SARS-CoV-2 infection in patients with autoimmune hepatitis.

J Hepatol 2021 06 26;74(6):1335-1343. Epub 2021 Jan 26.

Department of Medicine, University Medical Centre Hamburg-Eppendorf, Hamburg, Germany; European Reference Network on Hepatological Diseases (ERN RARE-LIVER), Germany. Electronic address:

Background & Aims: Severe acute respiratory syndrome coronavirus 2 (SARS-CoV-2) and coronavirus disease 2019 (COVID-19) continues to have a devastating impact across the globe. However, little is known about the disease course in patients with autoimmune hepatitis (AIH).

Methods: Data for patients with AIH and SARS-CoV-2 infection were combined from 3 international reporting registries and outcomes were compared to those in patients with chronic liver disease of other aetiology (non-AIH CLD) and to patients without liver disease (non-CLD).

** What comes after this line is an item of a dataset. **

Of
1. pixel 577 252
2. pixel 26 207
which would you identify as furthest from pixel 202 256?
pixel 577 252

Results: Between 25 March and 24 October 2020, data were collected for 932 patients with CLD and SARS-CoV-2 infection including 70 with autoimmune hepatitis (AIH). Fifty-eight (83%) patients with AIH were taking ≥1 immunosuppressive drug. There were no differences in rates of major outcomes between patients with AIH and non-AIH CLD, including hospitalization (76% vs. 85%; p = 0.06), intensive care unit admission (29% vs. 23%; p = 0.240), and death (23% vs. 20%; p = 0.643). Factors associated with death within the AIH cohort included age (odds ratio [OR] 2.16/10 years; 1.07-3.81), and Child-Pugh class B (OR 42.48; 4.40-409.53), and C (OR 69.30; 2.83-1694.50) cirrhosis, but not use of immunosuppression. Propensity score matched (PSM) analysis comparing patients with AIH with non-AIH CLD demonstrated no increased risk of adverse outcomes including death (+3.2%; -9.2%-15.7%). PSM analysis of patients with AIH vs. non-CLD (n = 769) demonstrated increased risk of hospitalization with AIH (+18.4%; 5.6-31.2%), but equivalent risk of all other outcomes including death (+3.2%; -9.1%-15.6%).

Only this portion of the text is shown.